Comments on: Ubuntu’s biggest threat

By: Rafa Vargas

Rafa Vargas — Mon, 15 Dec 2008 16:39:22 +0000

@linuxcanuck I propose that installing something downloaded outside of the repositories should not be so straightforward.

By: linuxcanuck

linuxcanuck — Mon, 15 Dec 2008 14:07:46 +0000

I wonder why you have singled out Ubuntu. Clicking on a DEB in any Debian distro can do the same thing. It will launch a programme associated with DEB, Gdebi or Kpackage whatever. I don’t use RPM distros, but suspect that the same thing will happen which you open an RPM.

However, there is nothing to stop anyone from using the command line to do the same thing, which means your whole argument comes down to picking on the GUI which is dumb, IMO.

What do you propose? Should we prevent people from downloading DEBs or people from posting them to the Net? Both are absurd.

This “problem” is not as scary as someone who is trying to make something out of nothing and singling out Ubuntu in your title. You cannot protect people from their own stupidity. To try to do so is a waste of time as stupidity knows no bounds.

By: A.Y. Siu

A.Y. Siu — Sun, 14 Dec 2008 19:56:07 +0000

Well, of course you can’t count on user education, but you can try your best to make it happen.
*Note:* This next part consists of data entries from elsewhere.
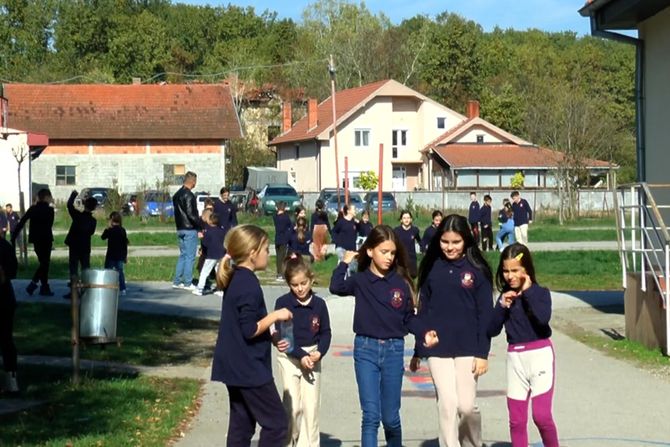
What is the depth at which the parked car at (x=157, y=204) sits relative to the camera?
4938 cm

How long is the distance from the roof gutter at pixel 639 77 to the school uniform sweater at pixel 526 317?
10034 mm

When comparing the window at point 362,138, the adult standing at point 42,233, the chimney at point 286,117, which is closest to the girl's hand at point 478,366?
the adult standing at point 42,233

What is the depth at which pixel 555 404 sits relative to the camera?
10.8 meters

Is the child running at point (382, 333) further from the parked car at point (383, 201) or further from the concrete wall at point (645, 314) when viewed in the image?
the parked car at point (383, 201)

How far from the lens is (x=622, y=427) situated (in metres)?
9.64

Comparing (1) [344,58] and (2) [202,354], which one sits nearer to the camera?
(2) [202,354]

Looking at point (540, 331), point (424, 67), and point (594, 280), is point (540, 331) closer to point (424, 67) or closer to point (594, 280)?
point (594, 280)

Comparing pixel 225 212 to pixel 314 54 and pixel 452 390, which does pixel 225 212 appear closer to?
pixel 452 390

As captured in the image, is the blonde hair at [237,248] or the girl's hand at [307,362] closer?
the blonde hair at [237,248]

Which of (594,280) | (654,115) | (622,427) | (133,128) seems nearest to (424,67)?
(133,128)

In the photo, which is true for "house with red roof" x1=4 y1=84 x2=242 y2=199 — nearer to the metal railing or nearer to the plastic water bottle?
the metal railing

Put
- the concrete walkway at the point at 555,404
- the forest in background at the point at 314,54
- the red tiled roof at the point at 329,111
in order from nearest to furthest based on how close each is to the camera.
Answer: the concrete walkway at the point at 555,404 < the red tiled roof at the point at 329,111 < the forest in background at the point at 314,54

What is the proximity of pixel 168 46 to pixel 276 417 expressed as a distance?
93456 millimetres

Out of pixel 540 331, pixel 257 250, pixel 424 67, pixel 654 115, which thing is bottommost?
pixel 540 331
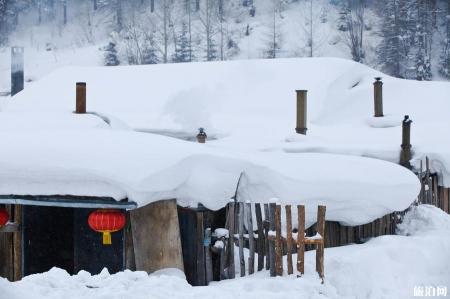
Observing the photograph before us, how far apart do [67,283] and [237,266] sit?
253cm

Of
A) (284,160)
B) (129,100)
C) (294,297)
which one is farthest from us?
(129,100)

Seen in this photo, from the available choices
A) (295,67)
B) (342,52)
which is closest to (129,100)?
(295,67)

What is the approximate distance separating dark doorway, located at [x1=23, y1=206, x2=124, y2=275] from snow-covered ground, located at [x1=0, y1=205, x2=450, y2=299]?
1.05 m

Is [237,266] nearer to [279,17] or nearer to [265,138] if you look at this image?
[265,138]

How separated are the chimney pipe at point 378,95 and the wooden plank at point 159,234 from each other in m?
13.3

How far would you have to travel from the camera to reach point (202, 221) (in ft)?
24.6

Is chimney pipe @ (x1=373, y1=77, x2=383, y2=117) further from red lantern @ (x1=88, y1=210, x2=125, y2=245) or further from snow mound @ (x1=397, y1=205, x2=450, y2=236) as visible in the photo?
red lantern @ (x1=88, y1=210, x2=125, y2=245)

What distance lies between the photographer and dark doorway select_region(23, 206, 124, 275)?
783cm

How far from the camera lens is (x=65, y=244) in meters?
9.05

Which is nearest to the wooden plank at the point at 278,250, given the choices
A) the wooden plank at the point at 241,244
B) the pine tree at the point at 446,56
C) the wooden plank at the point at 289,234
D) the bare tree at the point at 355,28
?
the wooden plank at the point at 289,234

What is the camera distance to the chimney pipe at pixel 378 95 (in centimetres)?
1873

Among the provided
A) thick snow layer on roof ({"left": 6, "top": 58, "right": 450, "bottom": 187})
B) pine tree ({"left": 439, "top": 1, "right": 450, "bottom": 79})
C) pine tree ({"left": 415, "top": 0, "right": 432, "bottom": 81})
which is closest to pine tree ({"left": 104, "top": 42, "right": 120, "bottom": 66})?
thick snow layer on roof ({"left": 6, "top": 58, "right": 450, "bottom": 187})

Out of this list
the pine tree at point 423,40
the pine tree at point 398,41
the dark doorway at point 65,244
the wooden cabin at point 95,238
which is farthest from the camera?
the pine tree at point 398,41

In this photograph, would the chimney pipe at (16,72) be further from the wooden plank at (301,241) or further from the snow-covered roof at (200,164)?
the wooden plank at (301,241)
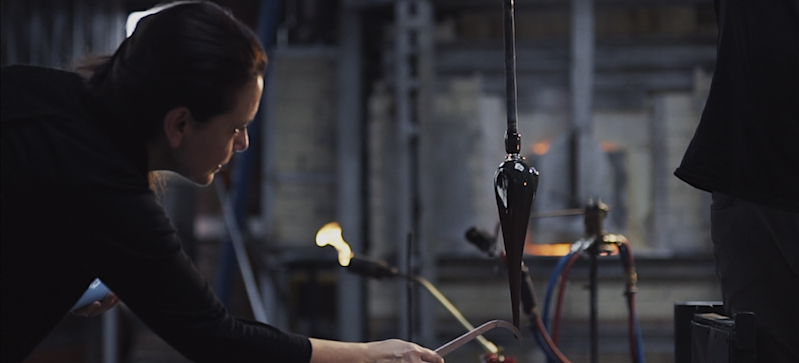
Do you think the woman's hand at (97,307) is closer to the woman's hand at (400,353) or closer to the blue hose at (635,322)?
the woman's hand at (400,353)

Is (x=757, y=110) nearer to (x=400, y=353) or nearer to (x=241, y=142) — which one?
(x=400, y=353)

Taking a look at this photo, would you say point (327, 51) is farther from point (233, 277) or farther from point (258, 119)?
point (233, 277)

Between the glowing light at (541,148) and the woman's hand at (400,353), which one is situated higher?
the glowing light at (541,148)

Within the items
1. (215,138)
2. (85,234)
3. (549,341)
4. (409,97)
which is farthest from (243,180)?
(85,234)

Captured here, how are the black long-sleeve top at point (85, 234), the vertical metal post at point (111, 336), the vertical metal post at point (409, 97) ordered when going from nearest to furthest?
the black long-sleeve top at point (85, 234) < the vertical metal post at point (409, 97) < the vertical metal post at point (111, 336)

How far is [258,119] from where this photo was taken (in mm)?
5398

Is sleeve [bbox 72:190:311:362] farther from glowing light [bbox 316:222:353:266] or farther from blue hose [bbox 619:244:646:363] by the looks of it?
blue hose [bbox 619:244:646:363]

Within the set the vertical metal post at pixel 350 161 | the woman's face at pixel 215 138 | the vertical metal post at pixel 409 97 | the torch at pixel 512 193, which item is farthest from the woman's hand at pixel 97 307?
the vertical metal post at pixel 350 161

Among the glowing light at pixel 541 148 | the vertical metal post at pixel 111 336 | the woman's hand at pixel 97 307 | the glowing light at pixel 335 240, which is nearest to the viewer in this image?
the woman's hand at pixel 97 307

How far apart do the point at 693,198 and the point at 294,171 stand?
2.67 m

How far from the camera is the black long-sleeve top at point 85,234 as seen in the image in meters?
1.16

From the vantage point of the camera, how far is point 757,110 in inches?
52.3

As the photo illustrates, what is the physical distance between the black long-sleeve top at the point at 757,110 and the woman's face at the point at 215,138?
0.77 metres

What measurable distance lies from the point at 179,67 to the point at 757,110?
924mm
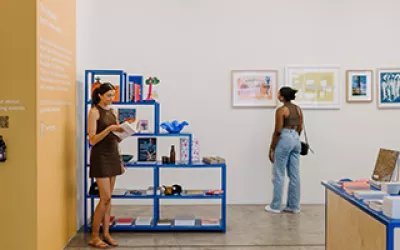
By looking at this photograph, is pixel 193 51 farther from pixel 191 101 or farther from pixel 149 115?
pixel 149 115

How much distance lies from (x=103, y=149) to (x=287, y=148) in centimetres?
283

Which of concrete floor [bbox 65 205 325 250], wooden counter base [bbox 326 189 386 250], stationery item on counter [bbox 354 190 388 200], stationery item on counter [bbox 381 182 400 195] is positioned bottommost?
concrete floor [bbox 65 205 325 250]

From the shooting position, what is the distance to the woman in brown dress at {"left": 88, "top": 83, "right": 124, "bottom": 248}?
5.03 meters

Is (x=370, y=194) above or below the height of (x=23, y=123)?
below

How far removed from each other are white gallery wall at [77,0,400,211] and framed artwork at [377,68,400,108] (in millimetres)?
127

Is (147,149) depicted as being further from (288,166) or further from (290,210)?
(290,210)

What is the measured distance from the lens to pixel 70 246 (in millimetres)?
5152

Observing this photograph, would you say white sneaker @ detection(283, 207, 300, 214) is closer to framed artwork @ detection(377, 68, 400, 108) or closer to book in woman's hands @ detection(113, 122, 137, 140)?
framed artwork @ detection(377, 68, 400, 108)

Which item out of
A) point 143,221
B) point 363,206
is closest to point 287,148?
point 143,221

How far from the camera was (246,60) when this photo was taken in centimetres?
736

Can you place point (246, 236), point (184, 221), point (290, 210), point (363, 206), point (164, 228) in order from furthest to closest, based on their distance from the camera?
point (290, 210) < point (184, 221) < point (164, 228) < point (246, 236) < point (363, 206)

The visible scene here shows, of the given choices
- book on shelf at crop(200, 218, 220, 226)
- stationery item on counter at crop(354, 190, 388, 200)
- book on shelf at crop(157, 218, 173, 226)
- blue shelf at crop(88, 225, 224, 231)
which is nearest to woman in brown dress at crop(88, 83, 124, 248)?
blue shelf at crop(88, 225, 224, 231)

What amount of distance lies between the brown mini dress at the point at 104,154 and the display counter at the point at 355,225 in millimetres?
2394

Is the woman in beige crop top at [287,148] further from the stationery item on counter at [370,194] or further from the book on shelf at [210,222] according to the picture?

If people want to do stupid things with their computers, you can’t prevent them from doing stupid things.

By: PePa

PePa — Sun, 14 Dec 2008 16:38:56 +0000

Like you, I prefer to use only repositories for installing software on Ubuntu. Skype is in the popular and reliable Medibuntu repo (medibuntu.org). It’s also packaged and hosted in a repo by Skype itself: http://download.skype.com/linux/repos/debian (for Debian and Ubuntu).

By: JohnMc

JohnMc — Sun, 14 Dec 2008 16:02:19 +0000

Siu, is correct. Just in the debian based distros there are some 30k+ program suites. A treasure trove of resource. The YUM based ones are the same. Been using Debian or Ubuntu for 6 years and it is rare that I need to ‘head for the wilds’ to find a program.

Second observation that is for the average Joe User, the mainline distros probably already have what they want — installed. Most users want 3 things — email, web browser and office suite. Well most of the distros provide Thunderbird, Firefox, and Open Office. Adobe Reader even has FOSS based replacements in the repository.

I hazard therefore that the average user is safer. Having little need to go on the wild side they load up the distribution, set up the accounts and keep the system updated. Malware never passes the lips of the machine as it was all serviced by the provider.

By: Jim Price

Jim Price — Sun, 14 Dec 2008 15:30:52 +0000

The app examples you’ve given are available in the medibuntu repositories. The solution is to go down the Mozilla route and promote trusted external repositories as addons – currently it is left to the user’s googling abilities to discover whether the apps they want are provided from a repository, and you make it sound like you failed that test yourself.

By: smudo

smudo — Sun, 14 Dec 2008 13:30:14 +0000

Mediabuntu repo has Skype.

By: Alecs Jonson

Alecs Jonson — Sun, 14 Dec 2008 12:53:09 +0000

> Ubuntu’s biggest threat is users!

How about we do not let users start using Ubuntu?

Oh man… As you know yourself, Rafa, worst unexpected error can happen by module which is located between chair and keyboard. You can’t change it, you can’t influence it. Just look at windows and all malware that is preading there. Application exploits are high, but it is higher issue using social engineering on users. Some of them can’t learn, because they are overstrained by computer usage, other just simply don’t want to learn further because they think they know how to use computer.

And saying users are our problem, is equal to RIAA/MPAA that every user is a pirate and they have to be controlled.

For your info. I use windows at home and i do visit “non standard” websites, but still i never managed to get infected/zombied :) It is question how users work with a tool called computer.

Alecs

By: Carl Snyder

Carl Snyder — Sun, 14 Dec 2008 12:43:16 +0000

Unfortunately, I agree with someone I remember reading from the Internet, something like “You should never depend on training and education of the user, because the user will do whatever they darn well please, will not read documentation, and avoid any training that prevents them from doing what they want.”

By: A.Y. Siu

A.Y. Siu — Sun, 14 Dec 2008 05:18:18 +0000

Unfortunately, that’s not something Ubuntu can help. It has very extensive repositories, but it’d be possible to package every single conceivable application in trusted repositories.

The solution can only be educating users about deciding what non-repository software is trustworthy or not.

And, of course, having them look first in the repositories for software before trolling the net for third-party stuff.